> **Document excerpt**
* * * * *

I grasp the unseen side [of a lamp] as present, and I do not affirm that the back of the lamp exists in the same way that I say the solution of a problem exists. The hidden side is present in its own way. It is my vicinity (MP 14).
Perception is my window to the external world. I perceive via my body in the world and the world itself appears to me as possibilities for action. Merleau-Ponty, like Kant, walks a middle line between idealism and realism, rationalism and empiricism. There is an external world, but our mind shapes it through structures of consciousness presenting the first level perception. Perception is not simple sensation, nor is it pure understanding. It is a seamless blend of sensation ordered by understanding. We exist in a world with others, and we access their subjectivity via our perceptions. In short:
By these words, “the primacy of perception” we mean that the experience of perception is our presence at the moment when things, truths, values are constituted for us; that perception is a nascent logos; that it teaches us, outside all dogmatism, the true conditions of objectivity itself (MP 25).
With all this in mind we are finally in a position to critique “Mont Blanc.” Note that we are not claiming the privilege Merleau-Ponty gives to perception to be complete truth. The paper is simply entertaining that privilege for the purposes of a lively and interesting critique of Shelley. Merleau-Ponty would, above all, take issue with the primacy “Mont Blanc” gives to the universal mind. For Merleau-Ponty, our individual consciousnesses are our primary knowledge of the “Everlasting universe of things” (1) that is the external world. We gain knowledge not by some mysterious participation in a greater intellect that our own, but simply through the structures of our own consciousness. Self-consciousness does indeed arise from an interaction “between mind and matter’ (Reiman 27), but that mind is our pre-reflective perception of the world. Our self-consciousness is as intentional to raw perception as are objects in the world. Sartre, another phenomenologist, terms this “the pre-reflexive cogito.” Merleau-Ponty would probably like the feeble brook” (7) to “vast river” analogy because perception, while it does access being, is never exhaustive and a single perception always opens wider doors. But he would not agree with the passivity Shelley assigns to the human mind. Perception, for Merleau-Ponty, is an intentional, active grasping of the external world. We perceive as living bodies and the perceived world always opens up possibilities for action in thought, word and deed.

* * * * *

> **Available data**
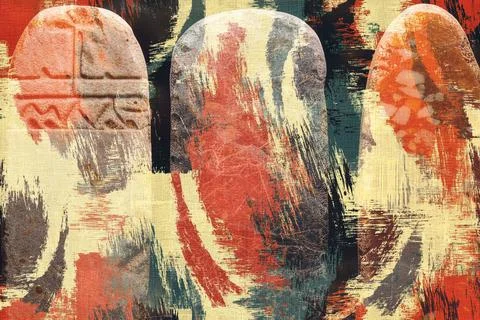 Geometry repeat pattern with texture background,colorful pattern work Illustrazione stock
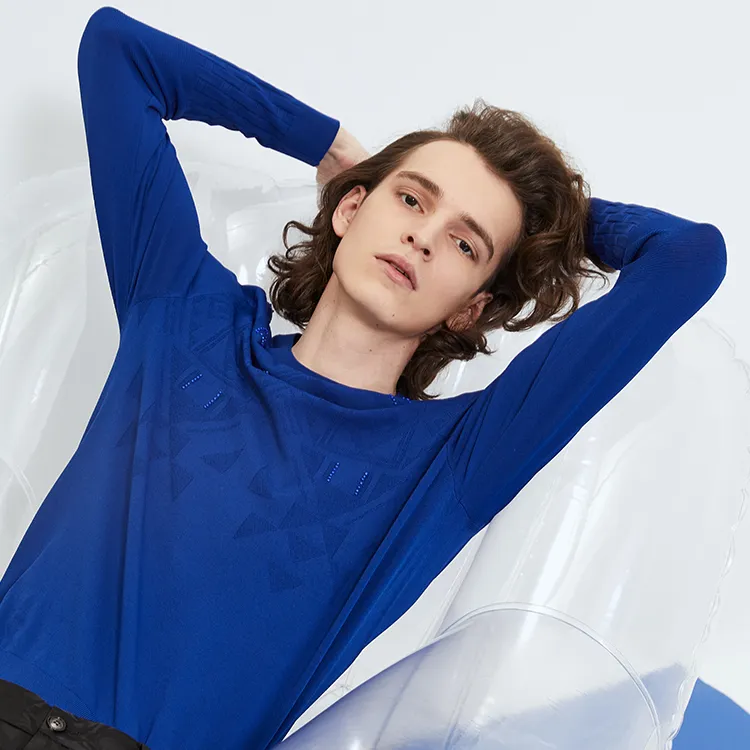 DAVID NAMAN Sweaters Men Royal Blue-6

* * * * *

Extend the passage above that critiques Shelley's "Mont Blanc" through Merleau-Ponty's account of perception, starting after its final sentence.

For Merleau-Ponty, “Mont Blanc” the poem ideally would serve to celebrate the infinite and beautiful perspectives the mountain offers, perspectives ”pregnant with form” and meaning (MP12). The twin perspectives on man’s place in nature that the poem offers: “awful doubt” (77) or “faith so mild” (77) are not contradictory truth-values. Rather, in the process of perception by which meaning and truth reveal themselves, these are reconcilable contradictions.
There is a vain form of contradiction which consists in affirming two theses which exclude one another at the same time and under the same aspect. And then there are…contradictions present at the very heart of time and of all relationships…the justified contradictions of transcendental logic. The objection…would be admissible only if we could put a system of eternal truths in the place of the perceived world, freed from its contradictions (MP 19).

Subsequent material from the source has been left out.